Filipe foi absolvido da acusação, mas o MPF recorreu
Em outubro de 2021, o juiz Marcus Vinicius Reis Bastos, da 12ª Vara Federal Criminal do Distrito Federal, considerou improcedente a denúncia protocolada pelo Ministério Público Federal (MPF) e absolveu Filipe Martins.
O magistrado acatou o argumento da defesa e apontou ausência de provas e de justa causa para ajuizar uma ação penal.
Para o juiz, havia apenas a interpretação “da autoridade policial e do Ministério Público Federal, que, conquanto mereçam todo respeito, não possuem força probatória em si”.
O MPF recorreu da decisão e conseguiu reativar o caso a partir de um entendimento do desembargador Ney Bello, do Tribunal Regional Federal da 1ª Região (TRF1), que disse que o gesto não pode ser considerado de forma isolada devido ao seu conhecimento sobre política e suas simbologias, bem como por seu “histórico de publicações nas redes sociais”.
O desembargador ainda considerou que a tese levantada pela defesa, de que o gesto não teria sido intencional, não seria razoável e determinou um novo julgamento em primeira instância.
O que diz a defesa
Durante o processo, a defesa sustentou que “não houve qualquer gesto voluntário, muito menos gesto com conotação racista ou ‘supremacista branca’ por parte do réu”.

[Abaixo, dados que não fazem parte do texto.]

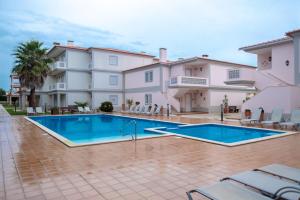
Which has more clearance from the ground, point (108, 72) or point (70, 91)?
point (108, 72)

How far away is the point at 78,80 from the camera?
101ft

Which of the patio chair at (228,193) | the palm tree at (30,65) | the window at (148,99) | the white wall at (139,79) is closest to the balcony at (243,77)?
the white wall at (139,79)

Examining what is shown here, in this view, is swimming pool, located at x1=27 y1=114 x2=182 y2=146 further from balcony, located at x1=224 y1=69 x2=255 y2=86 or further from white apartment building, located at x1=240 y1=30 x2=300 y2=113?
balcony, located at x1=224 y1=69 x2=255 y2=86

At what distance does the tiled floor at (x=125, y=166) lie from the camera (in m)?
4.12

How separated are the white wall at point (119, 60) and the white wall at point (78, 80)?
265cm

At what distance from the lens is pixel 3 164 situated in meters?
5.86

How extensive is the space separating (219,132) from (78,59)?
2327 cm

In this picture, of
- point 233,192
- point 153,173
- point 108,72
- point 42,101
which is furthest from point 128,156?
point 42,101

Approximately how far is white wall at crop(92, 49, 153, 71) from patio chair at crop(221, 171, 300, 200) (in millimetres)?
28215

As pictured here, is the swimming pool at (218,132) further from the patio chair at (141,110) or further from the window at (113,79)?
the window at (113,79)

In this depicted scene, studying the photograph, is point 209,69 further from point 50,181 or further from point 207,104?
point 50,181

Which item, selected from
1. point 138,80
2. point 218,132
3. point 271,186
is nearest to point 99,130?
point 218,132

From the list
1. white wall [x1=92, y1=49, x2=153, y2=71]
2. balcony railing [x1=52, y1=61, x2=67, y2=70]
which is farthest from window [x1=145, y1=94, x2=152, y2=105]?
balcony railing [x1=52, y1=61, x2=67, y2=70]

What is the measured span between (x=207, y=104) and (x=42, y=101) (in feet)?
87.4
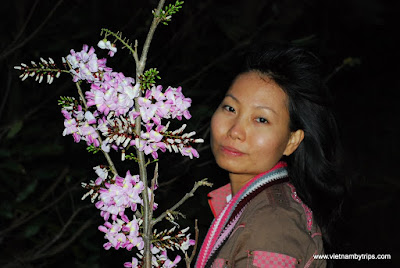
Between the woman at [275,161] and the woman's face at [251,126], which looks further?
the woman's face at [251,126]

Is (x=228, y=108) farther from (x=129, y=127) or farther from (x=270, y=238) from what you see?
(x=129, y=127)

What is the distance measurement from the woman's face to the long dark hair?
0.18 ft

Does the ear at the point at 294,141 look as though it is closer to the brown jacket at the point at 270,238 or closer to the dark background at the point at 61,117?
the brown jacket at the point at 270,238

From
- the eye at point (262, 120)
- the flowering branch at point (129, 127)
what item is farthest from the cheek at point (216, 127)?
the flowering branch at point (129, 127)

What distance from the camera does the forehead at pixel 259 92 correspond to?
1.38 m

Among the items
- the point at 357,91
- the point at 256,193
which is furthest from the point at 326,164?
the point at 357,91

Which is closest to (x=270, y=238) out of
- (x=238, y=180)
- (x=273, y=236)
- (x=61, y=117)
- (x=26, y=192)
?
(x=273, y=236)

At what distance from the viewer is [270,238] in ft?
3.85

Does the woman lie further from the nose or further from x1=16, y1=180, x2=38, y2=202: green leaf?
x1=16, y1=180, x2=38, y2=202: green leaf

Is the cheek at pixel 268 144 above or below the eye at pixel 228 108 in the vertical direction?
below

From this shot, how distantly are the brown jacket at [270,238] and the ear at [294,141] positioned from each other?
7.9 inches

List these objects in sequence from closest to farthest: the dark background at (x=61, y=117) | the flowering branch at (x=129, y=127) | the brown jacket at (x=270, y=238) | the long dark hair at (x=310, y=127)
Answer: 1. the flowering branch at (x=129, y=127)
2. the brown jacket at (x=270, y=238)
3. the long dark hair at (x=310, y=127)
4. the dark background at (x=61, y=117)

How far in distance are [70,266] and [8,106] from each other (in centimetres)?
96

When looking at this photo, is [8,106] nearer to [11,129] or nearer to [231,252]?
[11,129]
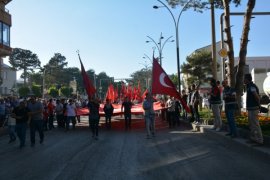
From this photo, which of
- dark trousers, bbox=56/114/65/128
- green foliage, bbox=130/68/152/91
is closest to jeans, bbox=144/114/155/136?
dark trousers, bbox=56/114/65/128

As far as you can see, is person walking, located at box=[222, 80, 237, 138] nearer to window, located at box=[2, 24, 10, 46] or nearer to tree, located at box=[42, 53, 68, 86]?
window, located at box=[2, 24, 10, 46]

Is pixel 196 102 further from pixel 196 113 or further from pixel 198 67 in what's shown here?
pixel 198 67

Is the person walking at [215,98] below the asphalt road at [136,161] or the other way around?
the other way around

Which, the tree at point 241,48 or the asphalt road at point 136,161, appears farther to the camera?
the tree at point 241,48

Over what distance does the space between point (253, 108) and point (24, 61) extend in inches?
4389

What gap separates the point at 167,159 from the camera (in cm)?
1069

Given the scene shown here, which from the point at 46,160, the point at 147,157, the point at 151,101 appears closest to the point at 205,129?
the point at 151,101

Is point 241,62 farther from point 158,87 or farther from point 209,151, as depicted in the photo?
point 209,151

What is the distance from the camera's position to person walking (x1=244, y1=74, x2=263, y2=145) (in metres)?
11.3

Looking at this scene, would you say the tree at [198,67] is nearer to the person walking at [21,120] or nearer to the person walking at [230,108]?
the person walking at [230,108]

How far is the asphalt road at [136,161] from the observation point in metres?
8.73

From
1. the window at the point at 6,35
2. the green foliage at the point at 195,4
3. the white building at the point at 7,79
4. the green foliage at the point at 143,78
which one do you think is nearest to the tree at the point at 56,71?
the green foliage at the point at 143,78

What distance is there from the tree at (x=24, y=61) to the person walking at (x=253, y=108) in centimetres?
10758

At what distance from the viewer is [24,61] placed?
117875 mm
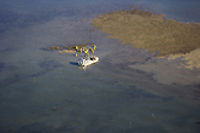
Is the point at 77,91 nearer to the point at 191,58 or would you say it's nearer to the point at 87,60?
the point at 87,60

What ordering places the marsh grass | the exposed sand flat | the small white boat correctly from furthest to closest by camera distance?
the marsh grass < the small white boat < the exposed sand flat

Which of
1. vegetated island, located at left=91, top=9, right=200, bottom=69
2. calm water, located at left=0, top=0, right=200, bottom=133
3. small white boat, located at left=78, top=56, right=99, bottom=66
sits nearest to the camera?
calm water, located at left=0, top=0, right=200, bottom=133

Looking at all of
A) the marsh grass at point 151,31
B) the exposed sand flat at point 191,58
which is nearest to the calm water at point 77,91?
the marsh grass at point 151,31

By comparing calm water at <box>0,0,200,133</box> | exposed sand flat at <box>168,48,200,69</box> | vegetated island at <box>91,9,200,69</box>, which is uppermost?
vegetated island at <box>91,9,200,69</box>

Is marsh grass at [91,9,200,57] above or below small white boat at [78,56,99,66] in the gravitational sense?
above

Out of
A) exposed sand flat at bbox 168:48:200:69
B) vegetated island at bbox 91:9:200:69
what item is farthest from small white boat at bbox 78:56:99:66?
exposed sand flat at bbox 168:48:200:69

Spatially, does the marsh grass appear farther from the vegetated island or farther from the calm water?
the calm water

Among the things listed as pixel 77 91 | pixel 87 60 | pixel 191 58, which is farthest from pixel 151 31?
pixel 77 91

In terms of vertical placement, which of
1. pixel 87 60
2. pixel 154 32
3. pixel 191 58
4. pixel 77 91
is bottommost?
pixel 77 91

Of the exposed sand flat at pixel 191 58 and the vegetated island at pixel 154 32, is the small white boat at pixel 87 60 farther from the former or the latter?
the exposed sand flat at pixel 191 58
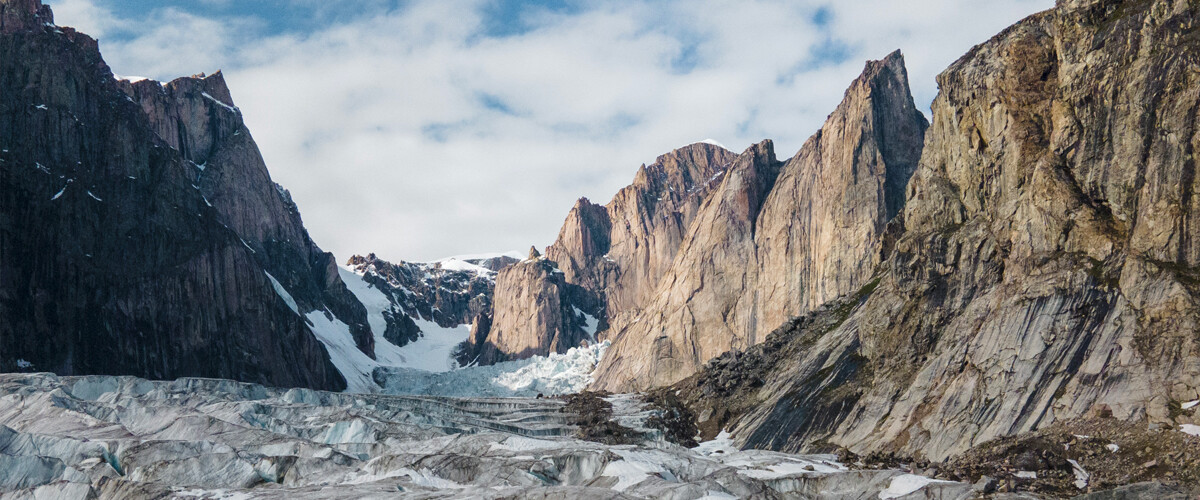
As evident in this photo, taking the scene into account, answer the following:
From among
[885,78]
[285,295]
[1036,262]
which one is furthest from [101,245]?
[1036,262]

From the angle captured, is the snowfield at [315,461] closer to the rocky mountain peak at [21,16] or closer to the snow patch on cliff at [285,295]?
the rocky mountain peak at [21,16]

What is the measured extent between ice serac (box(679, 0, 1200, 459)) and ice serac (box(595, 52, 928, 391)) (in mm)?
45048

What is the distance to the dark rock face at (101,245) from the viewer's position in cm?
11450

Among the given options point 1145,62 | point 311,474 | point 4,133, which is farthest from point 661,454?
Answer: point 4,133

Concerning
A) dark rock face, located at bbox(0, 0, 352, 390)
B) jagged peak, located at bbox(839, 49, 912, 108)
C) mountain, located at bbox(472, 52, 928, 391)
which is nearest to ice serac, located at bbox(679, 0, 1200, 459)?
mountain, located at bbox(472, 52, 928, 391)

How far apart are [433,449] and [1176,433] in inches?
1859

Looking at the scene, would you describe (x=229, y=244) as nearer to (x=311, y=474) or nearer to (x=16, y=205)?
(x=16, y=205)

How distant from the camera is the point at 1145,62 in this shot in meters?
62.8

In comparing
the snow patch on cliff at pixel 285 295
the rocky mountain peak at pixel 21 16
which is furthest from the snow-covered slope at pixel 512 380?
the rocky mountain peak at pixel 21 16

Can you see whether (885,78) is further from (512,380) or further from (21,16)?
(21,16)

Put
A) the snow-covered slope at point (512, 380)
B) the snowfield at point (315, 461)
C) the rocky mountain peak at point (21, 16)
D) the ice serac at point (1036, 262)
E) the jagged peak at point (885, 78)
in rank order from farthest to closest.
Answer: the snow-covered slope at point (512, 380) → the jagged peak at point (885, 78) → the rocky mountain peak at point (21, 16) → the ice serac at point (1036, 262) → the snowfield at point (315, 461)

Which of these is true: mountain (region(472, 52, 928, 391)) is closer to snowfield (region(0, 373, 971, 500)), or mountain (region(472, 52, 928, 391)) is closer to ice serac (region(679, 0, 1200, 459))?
ice serac (region(679, 0, 1200, 459))

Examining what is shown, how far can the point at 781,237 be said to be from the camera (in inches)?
5719

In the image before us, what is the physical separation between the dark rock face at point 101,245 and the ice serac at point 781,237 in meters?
65.9
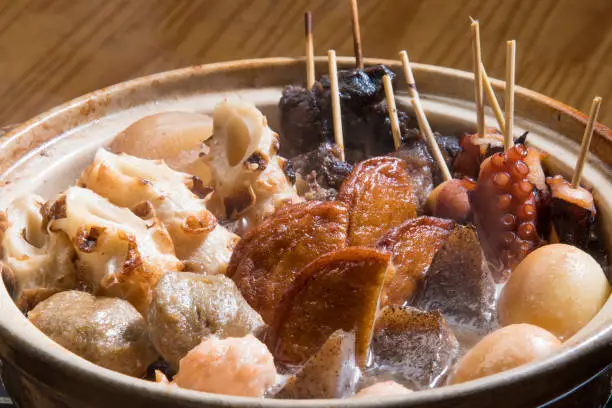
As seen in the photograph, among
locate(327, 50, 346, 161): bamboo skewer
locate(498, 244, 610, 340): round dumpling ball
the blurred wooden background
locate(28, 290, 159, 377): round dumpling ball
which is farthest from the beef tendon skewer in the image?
the blurred wooden background

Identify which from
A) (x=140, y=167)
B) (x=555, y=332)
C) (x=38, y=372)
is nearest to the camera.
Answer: (x=38, y=372)

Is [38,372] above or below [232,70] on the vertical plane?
below

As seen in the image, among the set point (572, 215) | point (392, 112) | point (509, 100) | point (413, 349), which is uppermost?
point (509, 100)

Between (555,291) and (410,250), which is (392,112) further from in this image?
(555,291)

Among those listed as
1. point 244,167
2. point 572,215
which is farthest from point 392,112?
point 572,215

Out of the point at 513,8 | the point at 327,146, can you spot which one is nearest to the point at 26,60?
the point at 327,146

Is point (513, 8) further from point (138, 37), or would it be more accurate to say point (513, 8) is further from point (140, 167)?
point (140, 167)

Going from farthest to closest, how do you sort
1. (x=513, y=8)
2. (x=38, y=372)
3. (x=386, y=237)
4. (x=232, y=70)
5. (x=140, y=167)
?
(x=513, y=8) → (x=232, y=70) → (x=140, y=167) → (x=386, y=237) → (x=38, y=372)
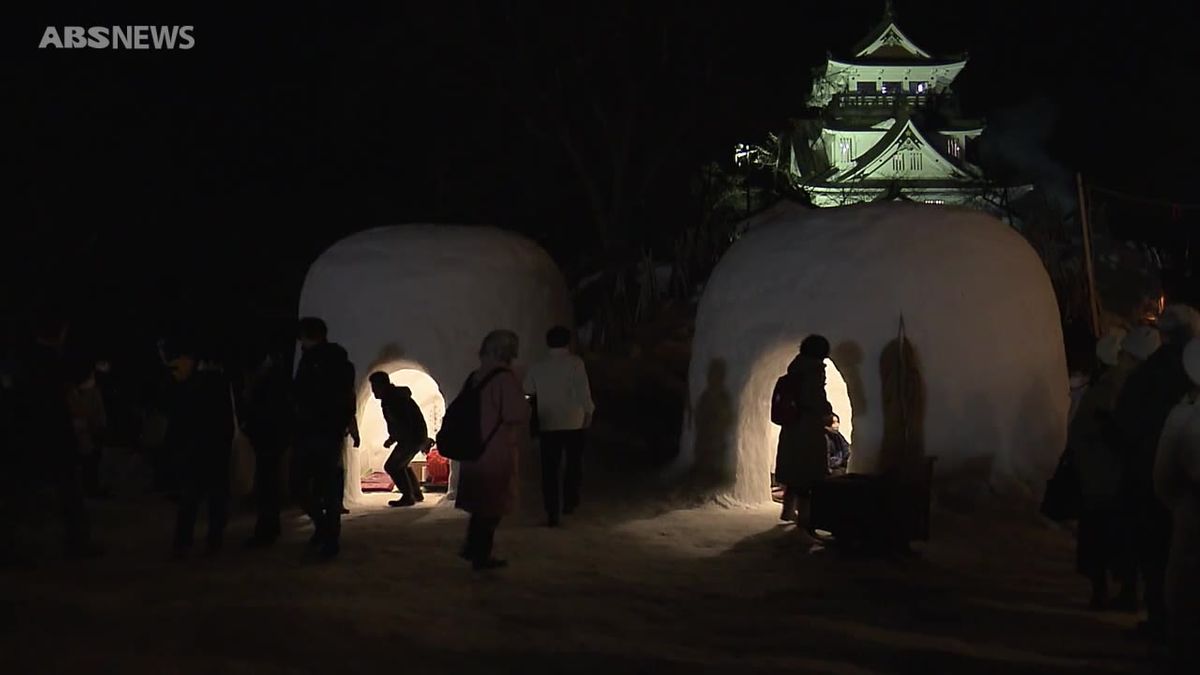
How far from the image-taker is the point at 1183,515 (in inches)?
176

“O MPF não foi capaz de demonstrar que um significado importado do exterior para o dito gesto, realizado cotidianamente por diversas pessoas em várias outras circunstâncias, era o significado exclusivo, fora de qualquer dúvida, na situação em questão”, destacou a defesa.
Procurada pela Gazeta do Povo, nesta terça-feira (17), a defesa de Filipe disse que a sentença “é um ataque frontal aos fundamentos mais elementares do Direito Penal e, lamentavelmente, até da lógica básica”.
“Incapaz de produzir qualquer prova concreta de intenção discriminatória e ignorando por completo os argumentos sólidos da defesa, o juiz pretende vasculhar a consciência do réu em busca de um intuito deletivo que só existe na interpretação subjetiva dele, julgador. Se prevalecer tal entendimento, qualquer cidadão brasileiro poderá ser preso com base em interpretações fantasiosas de suas palavras e gestos”, diz um trecho da nota enviada à Gazeta.
“Destacamos que a decisão se apoia em interpretações subjetivas sobre um gesto involuntário, que comporta múltiplos significados e culturalmente desprovidos de caráter ofensivo no Brasil. Ao desprezar o dolo específico, requisito indispensável para o crime de racismo, e ao substituir a análise técnica por conjecturas políticas, a sentença rompe com a tipicidade estrita e a presunção de inocência, pilares do Estado de Direito”, continuou a defesa.
Por fim, a defesa repudiou a decisão, alertou para o “precedente perigosíssimo” que se abre com a sentença e avisou que irá recorrer da decisão.